Big XXXs behind him on a marquee reading “Girls, Girls, Girls.” Holding the hand of a young prostitute who could have been asking his advice, or could have been soliciting him.
Either was possible.
The headline read: “Got a Confession, Father?’’
Larry Hall’s article nailed it home. Famous priest caught skulking around the Combat Zone “in disguise.” The girl wasn’t identified, but she clearly appeared underage.
Speculation crossed over into the “legitimate” media within the day. Father Caldwell held a press conference two days later, denying any involvement beyond his counseling. He refused to identify the girl, saying he had gone upstairs to talk with her and give her money to return home. He said she came to him originally in confession. The camera flashes flickered across his face time and again, revealing the shine of sweat, the fear in his eyes.
He looked guilty.
With the number of priests who had been prosecuted in recent years for child molestation, Father Ray was openly doubted on the news night after night. “Man on the street interviews” judged him as guilty. “Smoke and fire,” said one woman. “You know the way it works.”
David Letterman worked Father Ray into his opening monologue.
At home, Andi said to Ben. “But you don’t know.” She was sitting in the chair by their bed, giving Lainnie a bottle. Andi was still weak from the pneumonia. Her cheekbones were more pronounced than usual and her eyes blazed with indignation. “You can’t know.”
Ben was angry and trying to keep himself under control. “So that’s it? You just going to distance yourself from me?”
“Don’t tell me you did it for us! You didn’t talk to me before you took this job.”
Ben had put up his hand. “Look, I don’t like any of this either. But given Father Ray’s position, this is news. If he didn’t do anything, he should identify her. And the girl should come forward if he’s unwilling to give her name.”
“What if he is telling the truth?”
“I don’t know,” Ben said, rubbing his forehead. “I don’t know.”
And he still didn’t.
Because Father Caldwell killed himself after the fourth day of intense media scrutiny. Hung himself in the basement of the rectory. He left no note, and the girl was never found.
Public speculation swung evenly between this being the proof of his guilt to outrage over the impact of the media on a man of God. For the first time in his career, Ben found himself on the other side of the lens. And so was Andi.
Tabloids—particularly those that didn’t carry her column—ran shrill headlines: “What’s Andi’s Attitude about Paparazzi Husband?’’ “Andi—Did Hubby Drive Priest to Suicide?’’
One morning, Andi opened the morning edition of the Boston Herald to see a photo of herself and Father Ray standing together at their speaking engagement a year back. “Andi & Father Ray’s Story. Page 4.”
The media storm was over within a few weeks.
It took Ben not much longer than that to realize that the damage between him and Andi was permanent. She looked at him differently, as if his goal was to reveal the ugliness of the world. But by the very nature of who she was, dispensing advice about forgiveness and understanding to the public at large, she couldn’t admit that and still be married to him.
Instead, she rehashed his time away from the family, worrying it.

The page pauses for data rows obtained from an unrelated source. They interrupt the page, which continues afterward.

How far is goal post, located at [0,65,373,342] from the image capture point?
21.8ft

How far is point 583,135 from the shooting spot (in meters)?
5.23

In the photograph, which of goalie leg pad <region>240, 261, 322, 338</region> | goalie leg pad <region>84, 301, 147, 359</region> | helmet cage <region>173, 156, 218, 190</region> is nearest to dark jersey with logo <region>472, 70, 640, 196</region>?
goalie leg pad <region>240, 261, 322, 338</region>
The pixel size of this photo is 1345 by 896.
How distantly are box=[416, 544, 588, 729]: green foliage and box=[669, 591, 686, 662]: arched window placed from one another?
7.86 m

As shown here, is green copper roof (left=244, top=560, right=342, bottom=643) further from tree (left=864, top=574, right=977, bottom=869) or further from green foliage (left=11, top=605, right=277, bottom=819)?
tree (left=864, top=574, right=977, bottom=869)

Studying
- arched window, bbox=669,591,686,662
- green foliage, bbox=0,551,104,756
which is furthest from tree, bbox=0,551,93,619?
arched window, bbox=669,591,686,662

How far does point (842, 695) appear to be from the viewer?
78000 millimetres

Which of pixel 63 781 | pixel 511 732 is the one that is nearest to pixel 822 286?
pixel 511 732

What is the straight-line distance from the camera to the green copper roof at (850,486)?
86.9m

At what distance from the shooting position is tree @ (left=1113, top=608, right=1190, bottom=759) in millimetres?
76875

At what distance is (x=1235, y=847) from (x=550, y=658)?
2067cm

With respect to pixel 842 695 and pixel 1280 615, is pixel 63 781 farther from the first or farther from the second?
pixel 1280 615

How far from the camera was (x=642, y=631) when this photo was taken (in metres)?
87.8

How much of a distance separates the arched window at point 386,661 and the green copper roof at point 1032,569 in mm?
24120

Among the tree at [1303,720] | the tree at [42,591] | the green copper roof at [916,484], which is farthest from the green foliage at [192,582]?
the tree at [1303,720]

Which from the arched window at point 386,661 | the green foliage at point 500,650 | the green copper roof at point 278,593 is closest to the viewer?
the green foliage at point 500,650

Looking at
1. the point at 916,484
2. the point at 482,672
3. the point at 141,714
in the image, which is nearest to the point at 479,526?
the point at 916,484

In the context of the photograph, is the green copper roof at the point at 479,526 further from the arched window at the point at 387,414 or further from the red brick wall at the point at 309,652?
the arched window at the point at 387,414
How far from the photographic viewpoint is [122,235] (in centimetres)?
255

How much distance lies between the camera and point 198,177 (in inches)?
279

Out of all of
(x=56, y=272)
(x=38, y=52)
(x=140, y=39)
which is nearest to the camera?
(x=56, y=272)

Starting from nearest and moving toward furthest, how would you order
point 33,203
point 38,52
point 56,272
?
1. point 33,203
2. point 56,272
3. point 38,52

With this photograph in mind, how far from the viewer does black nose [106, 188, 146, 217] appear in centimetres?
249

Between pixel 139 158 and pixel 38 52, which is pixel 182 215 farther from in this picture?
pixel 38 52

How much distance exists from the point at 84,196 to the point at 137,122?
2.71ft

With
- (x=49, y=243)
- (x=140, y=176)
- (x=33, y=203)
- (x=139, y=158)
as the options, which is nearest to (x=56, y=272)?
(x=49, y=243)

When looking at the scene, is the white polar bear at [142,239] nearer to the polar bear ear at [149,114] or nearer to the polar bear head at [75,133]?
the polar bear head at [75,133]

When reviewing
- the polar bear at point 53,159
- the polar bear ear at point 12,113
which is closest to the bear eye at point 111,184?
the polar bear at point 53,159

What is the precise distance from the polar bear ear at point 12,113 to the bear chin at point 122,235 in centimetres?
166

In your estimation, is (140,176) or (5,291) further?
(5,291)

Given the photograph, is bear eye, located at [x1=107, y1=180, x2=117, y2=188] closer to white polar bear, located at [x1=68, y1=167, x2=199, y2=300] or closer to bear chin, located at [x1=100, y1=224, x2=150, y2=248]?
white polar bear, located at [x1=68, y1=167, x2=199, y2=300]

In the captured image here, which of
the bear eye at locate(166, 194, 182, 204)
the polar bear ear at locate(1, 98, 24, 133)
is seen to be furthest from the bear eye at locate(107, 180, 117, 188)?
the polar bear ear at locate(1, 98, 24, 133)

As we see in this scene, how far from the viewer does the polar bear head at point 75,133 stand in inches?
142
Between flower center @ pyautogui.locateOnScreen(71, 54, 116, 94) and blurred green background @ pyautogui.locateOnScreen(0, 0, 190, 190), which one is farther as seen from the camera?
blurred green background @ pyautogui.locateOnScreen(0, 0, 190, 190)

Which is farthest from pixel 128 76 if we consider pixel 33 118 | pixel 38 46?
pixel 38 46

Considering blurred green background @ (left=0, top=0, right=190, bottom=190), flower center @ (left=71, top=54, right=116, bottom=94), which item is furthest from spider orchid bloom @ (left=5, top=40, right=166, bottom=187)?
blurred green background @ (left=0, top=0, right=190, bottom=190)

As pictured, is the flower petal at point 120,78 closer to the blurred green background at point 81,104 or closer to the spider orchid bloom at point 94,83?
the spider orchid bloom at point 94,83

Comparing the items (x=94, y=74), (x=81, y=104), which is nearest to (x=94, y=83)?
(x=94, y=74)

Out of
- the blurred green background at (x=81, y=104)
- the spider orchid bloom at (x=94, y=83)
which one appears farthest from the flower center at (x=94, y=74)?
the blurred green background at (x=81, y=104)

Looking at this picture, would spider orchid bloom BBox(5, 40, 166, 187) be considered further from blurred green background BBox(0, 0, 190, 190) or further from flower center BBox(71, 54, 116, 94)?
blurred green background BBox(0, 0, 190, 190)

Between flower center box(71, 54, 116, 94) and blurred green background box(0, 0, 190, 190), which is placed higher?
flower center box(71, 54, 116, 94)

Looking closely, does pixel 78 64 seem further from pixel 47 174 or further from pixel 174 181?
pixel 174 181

“We need you here,” Andi said. “Not on the other side of the world for a month at a time.”
“You know I can’t. Not in my business.”
“The kids need more of you,” she would say. “Do you see how tentative Jake is? Do you see how he’s trying to force himself to be like you even though he’s very different? And Lainnie is acting out—she swears like a trooper. It’s not just the travel, it’s your attention when you’re here.”
He was stabbed with guilt knowing what he would be saying next. “I’m going to Nepal tomorrow.”